A reason VS debugger might not hit breakpoints

May 15th 2026 MSBuild Visual Studio .NET

There's an open source application plugin written in .NET I occasionally contribute to. As a regular part of my workflow, I sometimes have to attach the debugger to the application with the plugin loaded to troubleshoot unexpected behavior. When I did that the last time, the breakpoints in Visual Studio for some reason didn't work.

The breakpoint icons included a warning icon and when I hovered over them, the following message appeared in the tooltip:

The breakpoint will not currently be hit. No symbols have been loaded for this document.

Disabled breakpoint with a warning in Visual Studio

Usually this happens when no symbol (.pdb) file is available next to the plugin assembly (.dll) file or when it's out-of-date and it doesn't match the assembly. I followed my standard procedure for resolving such an issue:

  • close the application,
  • rebuild the plugin project,
  • copy the new assembly and symbol file to application plugin folder,
  • restart the application,
  • and attach the debugger to its process again.

However, breakpoints still didn't work. They worked flawlessly the previous time I worked on the plugin, and I couldn't recall making any changes to my Visual Studio setup that would cause the issue.

I checked out the version of the plugin I worked on that time and repeated the whole rebuild and redeploy process. The breakpoints worked as expected. I tried it again with the latest version and the breakpoints stopped working.
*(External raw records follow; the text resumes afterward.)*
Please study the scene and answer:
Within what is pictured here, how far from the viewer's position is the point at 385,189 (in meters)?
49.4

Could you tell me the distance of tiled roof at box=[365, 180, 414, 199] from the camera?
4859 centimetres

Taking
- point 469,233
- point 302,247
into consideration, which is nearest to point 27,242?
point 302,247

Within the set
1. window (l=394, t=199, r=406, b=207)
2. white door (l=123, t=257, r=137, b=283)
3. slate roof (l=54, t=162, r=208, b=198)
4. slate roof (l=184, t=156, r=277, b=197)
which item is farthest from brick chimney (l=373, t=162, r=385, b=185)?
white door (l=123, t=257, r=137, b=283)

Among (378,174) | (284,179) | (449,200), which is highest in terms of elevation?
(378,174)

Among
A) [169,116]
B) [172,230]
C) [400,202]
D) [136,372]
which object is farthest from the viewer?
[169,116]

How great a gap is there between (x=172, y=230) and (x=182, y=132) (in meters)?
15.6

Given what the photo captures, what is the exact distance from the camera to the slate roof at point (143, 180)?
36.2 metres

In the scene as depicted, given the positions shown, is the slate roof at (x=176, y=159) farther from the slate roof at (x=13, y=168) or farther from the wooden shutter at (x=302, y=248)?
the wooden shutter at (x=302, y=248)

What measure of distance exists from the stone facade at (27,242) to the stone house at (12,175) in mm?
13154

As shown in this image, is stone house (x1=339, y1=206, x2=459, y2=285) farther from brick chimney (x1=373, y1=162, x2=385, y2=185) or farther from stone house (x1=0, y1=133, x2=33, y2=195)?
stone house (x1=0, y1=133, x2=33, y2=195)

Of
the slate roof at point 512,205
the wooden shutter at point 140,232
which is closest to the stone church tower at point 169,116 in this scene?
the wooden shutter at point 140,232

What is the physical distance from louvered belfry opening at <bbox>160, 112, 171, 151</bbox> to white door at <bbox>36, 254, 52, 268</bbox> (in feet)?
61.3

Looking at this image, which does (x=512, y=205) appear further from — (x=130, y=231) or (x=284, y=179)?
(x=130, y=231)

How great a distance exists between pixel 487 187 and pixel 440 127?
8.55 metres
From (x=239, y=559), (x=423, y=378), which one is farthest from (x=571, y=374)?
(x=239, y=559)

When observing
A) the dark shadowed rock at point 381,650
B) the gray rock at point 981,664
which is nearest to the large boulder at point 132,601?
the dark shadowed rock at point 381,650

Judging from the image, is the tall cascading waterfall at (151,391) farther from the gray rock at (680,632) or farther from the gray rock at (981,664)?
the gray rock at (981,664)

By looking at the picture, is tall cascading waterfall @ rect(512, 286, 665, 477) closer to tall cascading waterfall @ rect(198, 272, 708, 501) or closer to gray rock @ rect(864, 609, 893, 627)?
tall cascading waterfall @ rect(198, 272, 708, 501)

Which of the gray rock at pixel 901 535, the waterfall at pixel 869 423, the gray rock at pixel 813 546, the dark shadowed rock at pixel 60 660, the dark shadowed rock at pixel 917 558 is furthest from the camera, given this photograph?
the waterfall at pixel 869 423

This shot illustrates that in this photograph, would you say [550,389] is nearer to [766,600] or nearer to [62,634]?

The only explanation I could think of was that between the two versions of the plugin something has changed that broke the breakpoints (at least for me). Fortunately, there weren't too many changes and I quickly noticed one that looked like a potential culprit. The following line was added to the project (.csproj) file with one of the commits:

<PathMap>$(MSBuildProjectDirectory)=/_/</PathMap>

I wasn't familiar with that MSBuild property, so I looked it up in the documentation:

Specifies how to map physical paths to source path names output by the compiler. This property is equivalent to the /pathmap switch of the compilers.

This confirmed my suspicion: the property interferes with the source file paths in the symbol files. I tried removing the offending line: after a rebuild and redeploy, breakpoints worked again.

To see how exactly the property affects the symbol files, I opened both of them in a text editor and searched for a random .cs file reference in it:

  • The symbol file built without the PathMap property contained the absolute path to the source file on my disk: C:\Users\Damir\Git\PluginSln\PluginProj\SourceDir\SourceFile.cs.
  • The symbol file built with the PathMap property had the absolute path to the solution directory replaced with /_/: /_/PluginProj/SourceDir/SourceFile.cs. Because of this change, the Visual Studio debugger failed to map the source files.

I'm not sure what the benefit of such PathMap setting is except if you plan to distribute the symbol files and don't want them to give away the absolute paths from the machine they were built on.

Since it's not my plugin project, I didn't want to commit my reversed change. Instead, I created a git stash with the PathMap change removed which I can apply whenever I work on the plugin and need to debug it. And I make sure not to commit the change when I contribute to the project.